UPDATE: Shortly after this was published, the city of San Francisco recommended canceling large gatherings. A press release from the mayor’s office included:
“The virus needs people to spread. It jumps from person to person, so by reducing the opportunity for that to happen, we can effectively slow the spread,” said Dr. Grant Colfax, Director of Health. “Our chief concern is for vulnerable populations who are most at risk of getting very sick, or dying, if they get COVID-19. That is why we are recommending that people over 60, or with certain underlying health conditions, stay home as much as possible. For the general public, reducing the opportunity for exposure to the virus is the top priority. That means cutting back on the time you spend in groups and washing your hands consistently. Together, San Franciscans can unite in this effort and decrease the impact COVID-19 has on our community.”
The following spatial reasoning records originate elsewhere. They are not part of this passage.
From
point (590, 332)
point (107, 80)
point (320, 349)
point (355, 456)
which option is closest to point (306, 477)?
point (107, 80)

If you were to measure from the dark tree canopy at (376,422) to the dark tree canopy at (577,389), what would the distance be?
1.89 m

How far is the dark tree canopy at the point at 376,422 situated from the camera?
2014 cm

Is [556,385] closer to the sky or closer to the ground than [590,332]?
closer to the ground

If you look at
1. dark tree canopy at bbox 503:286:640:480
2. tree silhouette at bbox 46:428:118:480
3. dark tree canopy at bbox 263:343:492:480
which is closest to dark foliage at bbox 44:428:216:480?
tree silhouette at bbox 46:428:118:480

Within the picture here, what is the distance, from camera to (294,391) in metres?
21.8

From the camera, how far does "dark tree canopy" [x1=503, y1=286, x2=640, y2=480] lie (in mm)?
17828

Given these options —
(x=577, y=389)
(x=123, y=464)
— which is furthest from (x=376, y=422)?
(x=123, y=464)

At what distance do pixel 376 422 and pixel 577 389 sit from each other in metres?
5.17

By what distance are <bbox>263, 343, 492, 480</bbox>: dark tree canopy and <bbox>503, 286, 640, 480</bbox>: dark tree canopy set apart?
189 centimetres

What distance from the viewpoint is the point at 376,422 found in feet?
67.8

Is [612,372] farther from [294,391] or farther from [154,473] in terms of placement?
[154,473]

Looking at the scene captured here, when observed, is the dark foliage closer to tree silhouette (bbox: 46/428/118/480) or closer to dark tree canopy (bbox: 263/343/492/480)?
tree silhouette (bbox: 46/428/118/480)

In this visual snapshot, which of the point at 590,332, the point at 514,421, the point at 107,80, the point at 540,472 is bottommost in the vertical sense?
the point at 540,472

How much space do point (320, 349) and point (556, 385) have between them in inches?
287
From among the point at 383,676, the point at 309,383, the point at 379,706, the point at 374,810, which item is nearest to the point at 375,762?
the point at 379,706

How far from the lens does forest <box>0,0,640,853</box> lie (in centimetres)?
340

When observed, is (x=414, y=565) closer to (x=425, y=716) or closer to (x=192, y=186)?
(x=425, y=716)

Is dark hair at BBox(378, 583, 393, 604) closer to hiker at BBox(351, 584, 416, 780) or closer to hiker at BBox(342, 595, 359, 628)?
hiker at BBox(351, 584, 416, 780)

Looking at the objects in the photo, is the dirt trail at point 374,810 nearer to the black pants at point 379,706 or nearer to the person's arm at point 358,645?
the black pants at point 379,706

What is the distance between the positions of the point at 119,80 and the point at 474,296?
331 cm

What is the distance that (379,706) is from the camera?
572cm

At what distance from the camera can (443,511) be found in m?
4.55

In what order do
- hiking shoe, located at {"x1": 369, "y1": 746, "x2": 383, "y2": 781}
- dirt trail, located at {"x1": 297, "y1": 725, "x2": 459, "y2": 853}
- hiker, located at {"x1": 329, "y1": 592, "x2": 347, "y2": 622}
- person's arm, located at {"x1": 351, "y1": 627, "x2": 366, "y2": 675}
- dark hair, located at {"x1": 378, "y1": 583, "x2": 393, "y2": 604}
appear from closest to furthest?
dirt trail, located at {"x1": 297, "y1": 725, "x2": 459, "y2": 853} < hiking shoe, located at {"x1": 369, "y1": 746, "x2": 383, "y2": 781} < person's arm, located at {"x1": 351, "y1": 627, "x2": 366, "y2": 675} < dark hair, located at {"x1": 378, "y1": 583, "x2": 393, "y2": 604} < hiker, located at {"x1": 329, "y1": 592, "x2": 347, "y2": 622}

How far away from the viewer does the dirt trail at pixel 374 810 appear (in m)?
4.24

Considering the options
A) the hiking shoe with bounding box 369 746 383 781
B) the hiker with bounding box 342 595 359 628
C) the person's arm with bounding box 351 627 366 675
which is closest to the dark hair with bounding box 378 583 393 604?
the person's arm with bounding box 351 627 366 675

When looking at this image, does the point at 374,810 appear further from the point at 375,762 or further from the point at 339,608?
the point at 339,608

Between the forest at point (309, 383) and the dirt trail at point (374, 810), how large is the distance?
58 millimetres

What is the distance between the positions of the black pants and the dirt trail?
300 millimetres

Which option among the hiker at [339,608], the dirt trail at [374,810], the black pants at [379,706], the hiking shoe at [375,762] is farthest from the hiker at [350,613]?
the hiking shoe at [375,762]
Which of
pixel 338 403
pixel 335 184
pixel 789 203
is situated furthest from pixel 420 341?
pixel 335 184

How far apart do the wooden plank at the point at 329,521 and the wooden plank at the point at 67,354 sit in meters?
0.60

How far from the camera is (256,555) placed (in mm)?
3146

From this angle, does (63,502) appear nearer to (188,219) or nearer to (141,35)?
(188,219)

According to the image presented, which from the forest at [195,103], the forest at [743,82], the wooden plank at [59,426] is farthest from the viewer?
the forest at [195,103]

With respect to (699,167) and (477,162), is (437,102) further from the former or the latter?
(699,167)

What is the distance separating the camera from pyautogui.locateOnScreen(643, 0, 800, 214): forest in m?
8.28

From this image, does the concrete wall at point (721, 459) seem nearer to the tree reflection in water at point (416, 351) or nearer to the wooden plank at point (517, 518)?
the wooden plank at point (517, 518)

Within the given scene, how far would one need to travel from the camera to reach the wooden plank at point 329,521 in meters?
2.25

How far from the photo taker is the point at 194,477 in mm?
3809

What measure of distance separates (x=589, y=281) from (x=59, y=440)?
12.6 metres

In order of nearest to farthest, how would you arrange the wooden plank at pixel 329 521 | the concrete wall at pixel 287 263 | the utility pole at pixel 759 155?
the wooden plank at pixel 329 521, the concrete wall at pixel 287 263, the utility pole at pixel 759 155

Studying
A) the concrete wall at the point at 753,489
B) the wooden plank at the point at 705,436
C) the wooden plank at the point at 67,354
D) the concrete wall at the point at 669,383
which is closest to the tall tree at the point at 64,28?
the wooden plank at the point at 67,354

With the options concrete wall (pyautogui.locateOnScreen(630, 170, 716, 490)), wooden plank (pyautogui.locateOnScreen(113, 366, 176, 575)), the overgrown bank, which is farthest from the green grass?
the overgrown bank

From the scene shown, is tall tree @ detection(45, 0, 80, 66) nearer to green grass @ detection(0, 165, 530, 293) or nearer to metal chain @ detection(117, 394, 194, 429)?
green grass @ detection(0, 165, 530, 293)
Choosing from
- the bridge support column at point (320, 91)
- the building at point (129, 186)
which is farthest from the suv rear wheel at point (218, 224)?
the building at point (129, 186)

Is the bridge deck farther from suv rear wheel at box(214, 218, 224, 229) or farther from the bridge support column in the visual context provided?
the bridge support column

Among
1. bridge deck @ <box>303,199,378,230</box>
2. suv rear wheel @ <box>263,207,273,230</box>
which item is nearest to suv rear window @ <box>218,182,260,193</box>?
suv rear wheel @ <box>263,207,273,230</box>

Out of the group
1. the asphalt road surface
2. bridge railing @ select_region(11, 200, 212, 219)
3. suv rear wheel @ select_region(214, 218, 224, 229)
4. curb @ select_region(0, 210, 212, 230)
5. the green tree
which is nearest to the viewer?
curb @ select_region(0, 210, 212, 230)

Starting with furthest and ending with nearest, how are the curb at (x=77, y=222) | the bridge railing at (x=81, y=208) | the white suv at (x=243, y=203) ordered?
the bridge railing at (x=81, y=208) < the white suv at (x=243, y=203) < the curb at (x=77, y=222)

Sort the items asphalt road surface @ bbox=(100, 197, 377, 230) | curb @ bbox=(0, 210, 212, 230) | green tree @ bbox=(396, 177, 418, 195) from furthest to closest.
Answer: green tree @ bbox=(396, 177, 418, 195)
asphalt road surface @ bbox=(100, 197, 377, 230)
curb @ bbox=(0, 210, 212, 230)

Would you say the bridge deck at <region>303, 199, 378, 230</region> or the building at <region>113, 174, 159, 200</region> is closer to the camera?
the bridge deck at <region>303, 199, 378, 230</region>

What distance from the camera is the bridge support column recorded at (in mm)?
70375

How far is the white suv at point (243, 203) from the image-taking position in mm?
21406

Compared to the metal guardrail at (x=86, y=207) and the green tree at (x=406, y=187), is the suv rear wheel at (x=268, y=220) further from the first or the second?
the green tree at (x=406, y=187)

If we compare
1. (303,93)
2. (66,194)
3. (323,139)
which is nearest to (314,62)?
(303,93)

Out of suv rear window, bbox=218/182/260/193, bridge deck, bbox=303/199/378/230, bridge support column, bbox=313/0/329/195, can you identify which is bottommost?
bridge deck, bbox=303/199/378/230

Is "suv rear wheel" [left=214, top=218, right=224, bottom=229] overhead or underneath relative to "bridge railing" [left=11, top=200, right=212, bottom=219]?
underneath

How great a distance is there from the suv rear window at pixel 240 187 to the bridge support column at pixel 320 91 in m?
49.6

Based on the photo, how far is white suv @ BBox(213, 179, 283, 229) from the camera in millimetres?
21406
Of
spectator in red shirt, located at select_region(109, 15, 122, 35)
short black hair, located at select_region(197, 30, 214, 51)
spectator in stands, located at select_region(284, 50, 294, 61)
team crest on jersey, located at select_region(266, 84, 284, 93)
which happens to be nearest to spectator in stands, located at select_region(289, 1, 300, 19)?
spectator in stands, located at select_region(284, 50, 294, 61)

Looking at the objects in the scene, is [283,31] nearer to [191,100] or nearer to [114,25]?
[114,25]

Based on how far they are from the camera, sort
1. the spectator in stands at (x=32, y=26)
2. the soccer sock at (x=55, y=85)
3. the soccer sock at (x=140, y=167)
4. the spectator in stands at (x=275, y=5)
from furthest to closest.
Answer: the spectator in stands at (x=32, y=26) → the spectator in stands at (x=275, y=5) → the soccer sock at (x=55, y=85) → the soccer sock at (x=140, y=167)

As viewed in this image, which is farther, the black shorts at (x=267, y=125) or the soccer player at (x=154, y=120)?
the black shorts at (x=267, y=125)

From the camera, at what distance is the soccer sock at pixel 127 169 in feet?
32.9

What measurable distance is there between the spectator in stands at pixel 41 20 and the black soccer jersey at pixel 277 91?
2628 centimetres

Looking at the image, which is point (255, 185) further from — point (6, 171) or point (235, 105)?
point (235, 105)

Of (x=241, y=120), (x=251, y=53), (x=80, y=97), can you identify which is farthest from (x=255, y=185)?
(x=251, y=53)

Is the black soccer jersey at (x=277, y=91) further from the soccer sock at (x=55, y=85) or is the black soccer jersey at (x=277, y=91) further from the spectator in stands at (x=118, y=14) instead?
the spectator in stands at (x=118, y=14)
“Protecting the health and safety of San Franciscans is our most important responsibility, and cancelling large gatherings will reduce the spread of COVID-19 and protect the most vulnerable in our community. Seniors and people with chronic illness and underlying medical conditions are protected when normally healthy people are not contributing to the spread of the virus,” said Mary Ellen Carroll, Executive Director, San Francisco Department of Emergency Management.
Today’s recommendations will cause changes in behavior for systems and individuals. They are meant to disrupt normal social behavior, because the virus thrives under normal circumstances. Functions that are essential to an individual or their family, such as getting food, traveling to work, or providing for a sick family member, can be continued. This is an evolving situation and these recommendations are expected to change.
Not long afterward, the Warriors announced that Saturday’s game against the 76ers would not be cancelled.